We define a position P is a peak if: A[P] > A[P-1] && A[P] > A[P+1]
Find a peak element in this array. Return the index of the peak.
public class Solution {
/**
* @param A: An integers array.
* @return: return any of peek positions.
*/
public int findPeak(int[] A) {
// write your code here
int left = 0, right = A.length - 1;
while(left + 1 < right){
int med = left + (right - left) / 2;
if(A[med] > A[med + 1]){
right = med;
}else{
left = med;
}
}
if(A[left] > A[left+1]) return left;
return right;
}
}
Binary Tree Maximum Path Sum
Given a binary tree, find the maximum path sum. The path may start and end at any node in the tree. Node.val can be negative.
public class Solution {
/**
* @param root: The root of binary tree.
* @return: An integer
*/
public int maxPathSum(TreeNode root) {
// write your code here
if(root == null) return 0;
int[] path_sum = new int[1];
path_sum[0] = Integer.MIN_VALUE;
dfs(root, path_sum);
return path_sum[0];
}
//返回单边最长path的同时,更新path_summ
private int dfs(TreeNode root, int[] path_sum){
if(root == null) return 0;
int left_single_path = dfs(root.left, path_sum);
int right_single_path = dfs(root.right, path_sum);
//path_sum可以是双边的,path不能为空,所以不能为零
//这里为什么不用比较right_single_path + root.val,left_single_path + root.val的原因是
//如果右子树的值小于零,会导致我们加上后path sum变小,那么一开始,右子树的值return的时候就会被0取代(就像最后一行代码)
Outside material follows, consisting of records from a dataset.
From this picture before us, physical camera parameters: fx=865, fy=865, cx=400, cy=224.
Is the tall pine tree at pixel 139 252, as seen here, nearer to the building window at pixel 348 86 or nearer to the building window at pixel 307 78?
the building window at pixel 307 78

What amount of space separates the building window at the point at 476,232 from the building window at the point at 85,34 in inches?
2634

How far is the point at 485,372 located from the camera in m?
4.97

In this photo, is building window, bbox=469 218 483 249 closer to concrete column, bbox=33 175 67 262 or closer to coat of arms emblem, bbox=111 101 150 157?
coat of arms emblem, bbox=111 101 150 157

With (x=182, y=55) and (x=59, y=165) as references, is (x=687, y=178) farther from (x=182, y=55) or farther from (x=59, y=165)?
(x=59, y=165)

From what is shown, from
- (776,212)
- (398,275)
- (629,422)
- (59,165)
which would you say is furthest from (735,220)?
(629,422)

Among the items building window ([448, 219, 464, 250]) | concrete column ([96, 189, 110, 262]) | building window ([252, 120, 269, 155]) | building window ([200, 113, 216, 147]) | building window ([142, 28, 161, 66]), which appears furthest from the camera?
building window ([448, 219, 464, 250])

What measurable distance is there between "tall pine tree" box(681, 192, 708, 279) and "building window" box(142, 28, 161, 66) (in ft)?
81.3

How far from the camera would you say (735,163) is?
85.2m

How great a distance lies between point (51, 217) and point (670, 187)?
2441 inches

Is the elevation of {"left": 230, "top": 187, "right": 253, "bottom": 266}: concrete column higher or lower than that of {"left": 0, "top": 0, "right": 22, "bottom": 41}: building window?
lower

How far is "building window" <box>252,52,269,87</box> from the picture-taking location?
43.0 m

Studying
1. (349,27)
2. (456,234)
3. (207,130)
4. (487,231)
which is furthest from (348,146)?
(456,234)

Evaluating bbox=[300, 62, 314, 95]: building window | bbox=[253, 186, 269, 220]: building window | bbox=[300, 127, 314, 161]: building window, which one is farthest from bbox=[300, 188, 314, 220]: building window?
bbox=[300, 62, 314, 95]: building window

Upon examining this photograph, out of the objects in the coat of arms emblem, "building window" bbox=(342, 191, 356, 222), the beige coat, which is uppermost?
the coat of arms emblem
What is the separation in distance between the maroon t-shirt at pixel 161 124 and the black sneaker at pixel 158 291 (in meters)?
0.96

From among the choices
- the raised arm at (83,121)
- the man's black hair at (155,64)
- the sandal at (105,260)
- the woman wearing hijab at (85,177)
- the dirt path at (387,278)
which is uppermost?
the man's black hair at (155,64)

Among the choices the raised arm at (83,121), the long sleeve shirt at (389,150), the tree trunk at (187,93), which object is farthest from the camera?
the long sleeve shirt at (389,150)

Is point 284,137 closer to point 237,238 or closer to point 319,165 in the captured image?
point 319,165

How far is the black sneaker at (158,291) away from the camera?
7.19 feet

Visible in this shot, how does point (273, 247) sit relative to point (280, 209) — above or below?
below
path_sum[0] = Math.max(path_sum[0], left_single_path + right_single_path + root.val);
//chain是单边的,可以为0,代表不取
return Math.max(Math.max(left_single_path , right_single_path) + root.val, 0);
}
}
First Missing Positive
Given an unsorted integer array, find the smallest missing positive integer. We have an array which contains only positive numbers in a range from [1, n], and the problem is to find a first missing positive in O(n) time and O(1)space
Input: [3,4,-1,1]
Output: 2
class Solution {
public int firstMissingPositive(int[] nums) {
//[1, 2, 3, ... -2, > N, -1]
//we want to partition the array in place, where the left part has the all the positive integers at its own index, and the right part has all the numbers we don't wnat like -1, -2 or number > N
int left = 0, right = nums.length;
int n = nums.length;
while(left != right){
int val = nums[left];
//positive number at the right index
if(val == left+1){
left++;
//all the numbers we don't want
}else if(val <= 0 || val > n || nums[val - 1] == val){
swap(nums, left, --right);
//positive number at wrong position
}else{
swap(nums, left, val - 1);
}
}
return left+1;
}
private void swap(int[] nums, int i, int j){
int tmp = nums[i];
nums[i] = nums[j];
nums[j] = tmp;
}
}
One Edit Distance
Given two strings S and T, determine if they are both one edit distance apart.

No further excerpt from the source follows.